- **Exercise task 1**:
In the Sorry! Sliders article, how many points is a pawn worth if it hangs off a player's track onto the target board?
- **Exercise task 2**:
From the Sorry! Sliders article, repeat word for word the passage starting with "Winning the Game" and going on through "the round wins.".
— BEGIN Text excerpt —
Originally created back in 1929, Sorry! is one of only a few board games that have been in production for close to 90 years. Sorry! might not get the acclaim of games like Monopoly but it is still a pretty popular board game. This has lead to several spinoff games being created over the years. Generally spinoff games are not very good as they usually only slightly tweak the original game. Things are different with Sorry! Sliders though as the game takes Sorry! and turns it into a shuffleboard style game. It would be hard to find another spinoff game that differs so drastically from the original game. Sorry! Sliders may have little to do with the original Sorry! but that is a good thing since it is significantly better than the original game.
How to Play Sorry! Sliders
- Choose which of the four games you are going to play and find the corresponding target board.
- Each player chooses a color and takes the track, scoring board and pawns matching that color.
- Each player attaches their track onto the target board. If you are playing with less than four players, attach a blocker rail on the edges of the target board that a track is not attached to.
- Each player places their four smaller pawns on the start spot of their score board.
- The first player is either the youngest player or the player who says “Sorry” the most.
Playing the Game
Players will take turns rolling/shooting one of their pawns. When rolling a pawn a player has to release the pawn before it crosses the foul line. If a player holds onto the pawn after it crosses the foul line, the pawn is removed from the board and cannot be rolled again until the next round.
Players keep taking turns rolling one pawn until all of the pawns have been rolled. Pawns stay on the board and can be hit by other pawns except in the following situations:
- If a pawn stops on a player’s track or between their track and the target board, it remains there and can be hit by other pawns.
- If a pawn stops on another player’s track, it is removed from the board for the rest of the round.
- If a pawn stops in one of the corners or rolls off the board entirely, it is removed from the board for the rest of the round. The player that controls that pawn also has to move their pawn that is furthest on their scoring track back to the start space. Pawns that are on the home space are safe from being sent back.
After all of the players have rolled all four of their pawns, the game moves onto the scoring phase.
Players will score points based on where their pawns landed on the target board. If a pawn is only in one scoring zone, that pawn will score the corresponding number of points. If a pawn is in two different scoring zones, it is worth the higher value. Any pawn that is hanging off your track onto the target board is worth one point.
A player will be able to move each of their small pawns the number of points earned by each of their pawns on the target board. For example if a player scored 1, 2, 3, and 4 points; they will move one scoring pawn one space, one two spaces, one three spaces, and one four spaces. No scoring pawns may use the points earned by more than one of the pawns.
A pawn can only enter the home space by exact count. If the whole score can’t be used, the pawn is not moved at all.
If none of the players have gotten all of their scoring pawns home, another round is played. All of the large pawns are removed from the board. The player to the left of the player who started the last round will start the next round.
Winning the Game
The first player to get all four of their scoring pawns home wins the game. If two or more players get all of their pawns home in the same round, the player closest to the player who started the round wins.
Unique Rules for the Different Games
Game One: Race For Home
Use the blue target board. Game one uses the rules already laid out.
Game Two: Instant Home
Use the yellow target board. Game two uses all of the rules already laid out. The yellow board has a hole in the center. If a pawn falls into the center hole, it is removed from the board. The player who owns the pawn gets to move one of their scoring pawns to the home space. If the pawn is leaning into the hole but has not fully fallen in, it stays there and is worth four points.
— END Text excerpt —
— BEGIN Supplied information —
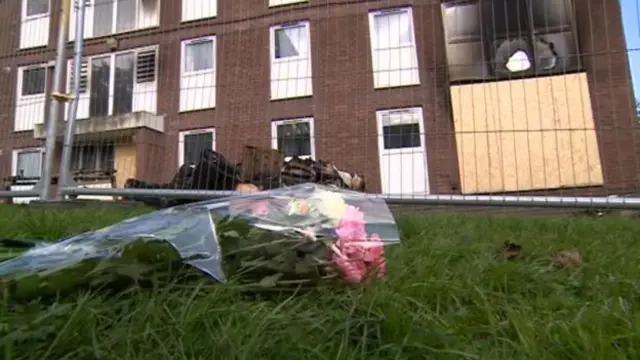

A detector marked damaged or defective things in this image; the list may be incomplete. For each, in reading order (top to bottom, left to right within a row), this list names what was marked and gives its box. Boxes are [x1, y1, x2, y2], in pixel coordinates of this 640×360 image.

burnt window [442, 0, 584, 82]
— END Supplied information —
- **Full output 1**:
One point.

- **Full output 2**:
Winning the Game
The first player to get all four of their scoring pawns home wins the game. If two or more players get all of their pawns home in the same round, the player closest to the player who started the round wins.